● WHAT TO DO
Continue the news article about a new camera for detecting Earth-like planets, starting right after its final sentence.

● PAGE
* * *
New camera may help spot Earth-like habitable planets

observed a planetLondon, Dec 16 : A team of astronomers have reported that a new camera is giving them the sensitivity they need to spot habitable extrasolar planets, which are nearly as small as Earth.

According to a report in Nature News, the team observed a planet - WASP-10b, which is around three times the mass of Jupiter orbiting the star WASP-10.

The team determined that the star is about 300 light years from Earth, and measured precisely how much the star dimmed as the planet passed in front of it.

A team led by John Johnson, an astronomer at the University of Hawaii in Honolulu, report that they were able to detect a dimming of less than 0.05 percent during a single transit of 2.2 hours.

In the process, they were able to both prove their technology and revise downwards the planet's radius to about that of Jupiter - 16 percent lower than previous estimates.

"This instrument provides us with the first realistic chance to detect a transiting Earth-like planet," said Johnson. "In the past, you'd have to spend maybe 10 nights on the telescope to get this precision, but now we are doing it in a single night," he added.
* * *
● COLLECTED MATERIAL

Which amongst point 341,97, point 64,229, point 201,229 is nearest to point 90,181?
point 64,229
* * *
● RESPONSE TO THE EXERCISE
David Charbonneau of the Harvard-Smithsonian Center for Astrophysics in Cambridge, Massachusetts, calls the quality of the new data "exquisite".

"Other methods typically give you information about the planet's orbit and mass," said Johnson.

"But, they don't give you information about the planet's interior structure. By measuring these transits to very high precision, we were able to actually infer that it has a core surrounded by a gaseous atmosphere," he added.

An estimated 30 percent of stars that resemble the Sun are thought to harbour super-Earths - planets larger than the Earth but smaller than a gas giant.

But at the moment, only 50 of roughly 330 detected extrasolar planets are known to transit their stars along our line of sight.

More data on planetary radii should be forthcoming thanks to OPTIC II, a more advanced version of the current camera which is expected to be up and running in about a year. (ANI)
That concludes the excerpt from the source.